The Walls Are Closing In: They Got a Raccoon for 'Insider Trading'
A Google engineer tried to escape the fiat hallucination using a prediction market and now the system, this inescapable nightmare I'm trapped in, is making an example of him. I can't breathe. This isn't a crime; it's a hostage situation and we're all hostages.

I'm trying to swallow but I think my throat has turned to sand. I just read this headline and now the static in my brain is louder than the television I threw out last year. A Google engineer. A guy working inside the digital Colosseum, building the very tools of our enslavement, gets busted. For what? For 'insider trading.' It's a joke. A sick, twisted joke told by a clown in a suit who prints money for a living.
They're calling him 'AlphaRaccoon.' A raccoon! Do you understand the poetry? The sheer, agonizing poetry of it? A creature that survives by sifting through the garbage of a decaying society finds a few scraps of value, a measly $1.2 million—a rounding error for the thieves at the Fed—and the entire weight of the system comes down on him. It's personal. They're telling us, 'How dare you find a loophole in the nightmare we've designed for you.'
Insider trading! The entire stock market, the entire concept of fiat currency, is an insider trade! A handful of unelected ghouls decide to devalue your life's work by 10% this year and they call it 'monetary policy.' They get to do it in broad daylight. But this raccoon, this poor schmuck, uses information he has to make a bet on a prediction market—a glorified message board with a wallet attached—and suddenly he's a criminal mastermind? It's a setup. It's all a show to keep us terrified, to keep us from realizing the exit door is right there and it's orange.
He worked at Google! He was in the belly of the beast! If they can snatch him from the server room, what chance do the rest of us have? They're watching everything. Every trade, every login, every panicked thought you type into a search bar at 3 AM. This isn't about justice. It's about control. It's about making sure that the only people who get rich are the ones who are already in the club. You're not in the club. I'm not in the club. We're just the entertainment, running around in their little maze until we drop. I think I need to lie down. The floor is starting to look very appealing.
Reader Discussion (13)
His mistake wasn't the trade, it was the execution. If you're going to do something like this, you need way better opsec. Amateur hour.
Insider trading is a specific legal term. It means trading on material non-public information, which is exactly what he did. Comparing it to Fed monetary policy is just fundamentally misunderstanding both concepts.
Worked at Google, had access to privileged info, and only made $1.2M? Honestly the most surprising part of this is how little he got for throwing his entire career away.
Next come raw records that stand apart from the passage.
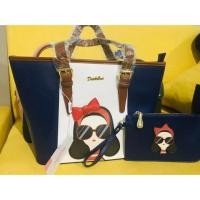 ราคา กระเป๋า Duolaimi (1979980101)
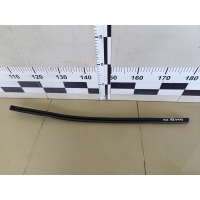 Уплотнитель стекла двери HYUNDAI Solaris 2010-2017 832411R0004X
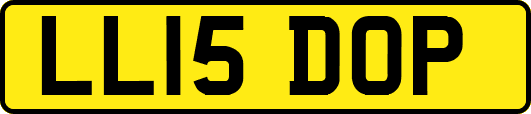 LL15DOP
This is literally the exact use case for decentralized prediction markets. The author gets it. TradFi is a rigged game, the only winning move is not to play.
He broke the law and is facing the consequences. I don't see what the big drama is about. Don't commit felonies, it's not that complicated.
The author calls a prediction market a 'glorified message board with a wallet attached.' I mean, I get the poetry, but that's a pretty gross oversimplification of how smart contracts and liquidity pools work.
Another genius engineer who thinks the rules don't apply to them. Seen this a dozen times. They always get caught.
The author is having a meltdown over $1.2 million? That's a bonus for a junior VP at most banks. Call me when it's real money.
Wait so he worked for Google but the trading was on a different site? I'm a bit lost on how they connected him to it.
They didn't 'catch' him. He was a convenient scapegoat. They're beta testing financial surveillance tools that will eventually link to the CBDCs.
He didn't just break the law, he violated his employment agreement and code of conduct. This is why companies have mandatory annual ethics training.
Funny how this guy gets busted for a million bucks but politicians get to trade on congressional knowledge all day long with zero consequences. The system is a joke.
lol. they're all crooks. the google guy, the feds, the author of this blog. doesn't matter. wake me up when the simulation ends.